Mark Hynes - thoughts on corporate disclosure

Opinions on changing rules, changing best practices, and their effect on investor relations officers.

Friday, July 08, 2005

Intangibles need formal reporting structure – enter the EBRC

The formal processes of financial disclosure have not kept pace with the needs of investors. Research shows that only about 25% of a company’s market value can be attributed to accounting book value, as captured by the existing GAAP model. The remaining 75% of market value is based upon “value drivers” - intangibles such as strategy, product innovation, people and customer loyalty, which are often NOT reported under disclosure requirements.
In early noughties (000’s), a casualty of the “changing fortunes” in tech stocks was the idea of these intangible business assets.
Amid bitter investor cynicism, soft items such as research and development, software, employee training and the power of brands were less likely to be counted as real assets on corporate balance sheets, alongside such traditional ‘old economy’ assets as factories, stocks and equipment. With stock prices falling in 2000, and some companies cooking the books, some investors – unsurprisingly - were asking what was real and what not. As a result unfortunately, a useful debate about this aspect of investor communication was put on hold.
At their worst, the promoters of Internet stocks wanted to have it both ways: to deduct such business expenses as R&D and advertising, whilst at the same time wanting investors to believe that these and other intangible investments should be counted as assets, not routine expenses as required by generally accepted accounting principles.
However, intangibles are recognised as assets when a company is acquired and the buyer pays more than so-called book value, which is based on the cost of tangible assets. If you bought AOL, for example, you would have to pay a lot more than the cost of the company's physical operations. You would have to pay for the AOL brand, which the company cannot count as an asset on its balance sheet, despite having spent significant money in building it.
In this more sober investment era, it is time revisit intangible business investments and the role they play in generating long-term profits. One organisation addressing this is the Enhanced Business Reporting Consortium, which is working toward consensus on an internationally recognized framework of voluntary guidelines for reporting that would make it easier to compare these intangibles.

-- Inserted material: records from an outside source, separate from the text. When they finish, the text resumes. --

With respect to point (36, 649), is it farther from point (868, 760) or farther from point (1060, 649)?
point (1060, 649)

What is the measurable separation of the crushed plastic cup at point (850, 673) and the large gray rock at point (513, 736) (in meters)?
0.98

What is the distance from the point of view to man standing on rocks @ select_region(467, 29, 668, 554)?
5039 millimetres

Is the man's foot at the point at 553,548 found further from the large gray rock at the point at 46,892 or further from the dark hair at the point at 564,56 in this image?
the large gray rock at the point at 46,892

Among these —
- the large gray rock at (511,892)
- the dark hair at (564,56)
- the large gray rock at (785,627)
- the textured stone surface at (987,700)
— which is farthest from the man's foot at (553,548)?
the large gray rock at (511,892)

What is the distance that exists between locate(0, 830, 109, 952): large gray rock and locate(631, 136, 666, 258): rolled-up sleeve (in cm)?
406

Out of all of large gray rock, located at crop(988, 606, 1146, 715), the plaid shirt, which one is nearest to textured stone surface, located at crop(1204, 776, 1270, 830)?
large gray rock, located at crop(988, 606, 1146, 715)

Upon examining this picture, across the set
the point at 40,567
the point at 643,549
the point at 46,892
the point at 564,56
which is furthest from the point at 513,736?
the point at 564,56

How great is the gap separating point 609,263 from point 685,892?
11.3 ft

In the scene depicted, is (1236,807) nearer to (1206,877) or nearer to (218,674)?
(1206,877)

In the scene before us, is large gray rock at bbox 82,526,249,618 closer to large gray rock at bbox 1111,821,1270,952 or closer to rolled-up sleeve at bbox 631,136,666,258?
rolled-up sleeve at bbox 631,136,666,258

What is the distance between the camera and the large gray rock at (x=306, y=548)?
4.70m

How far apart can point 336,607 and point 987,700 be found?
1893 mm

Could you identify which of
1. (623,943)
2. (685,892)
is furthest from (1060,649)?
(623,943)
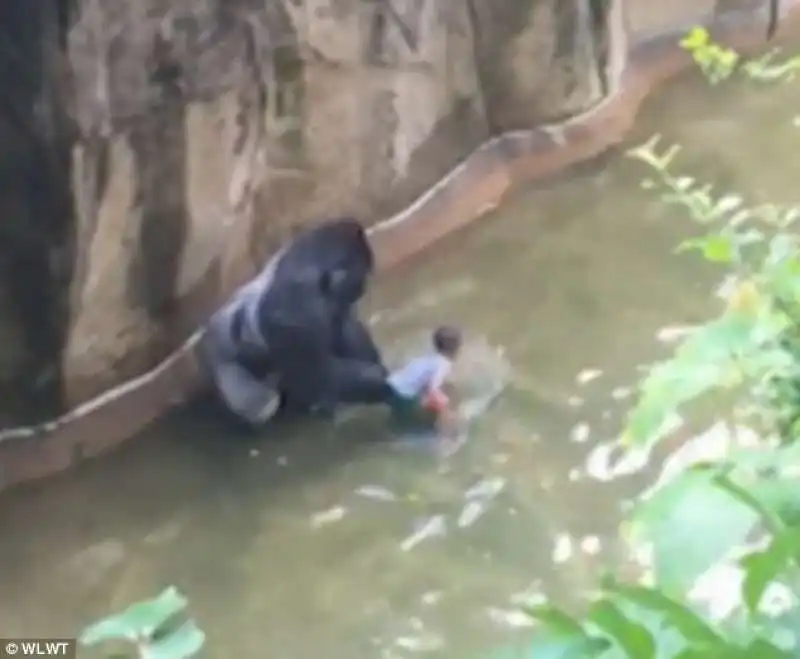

The idea is that this framework would have internationally accepted definitions and measurements for industry-specific key performance indicators. There would be voluntary disclosure guidelines for information about opportunities, risks, strategies and plans, and about the quality, sustainability and variability of cash flows and earnings.

In the UK, the new OFR requirements recognise the importance of disclosing, business strategy, value drivers, risks and opportunities as a compliment to the financial statements. Enhanced Business Reporting aims to provide greater structure for these reports, making them easier for investors to use.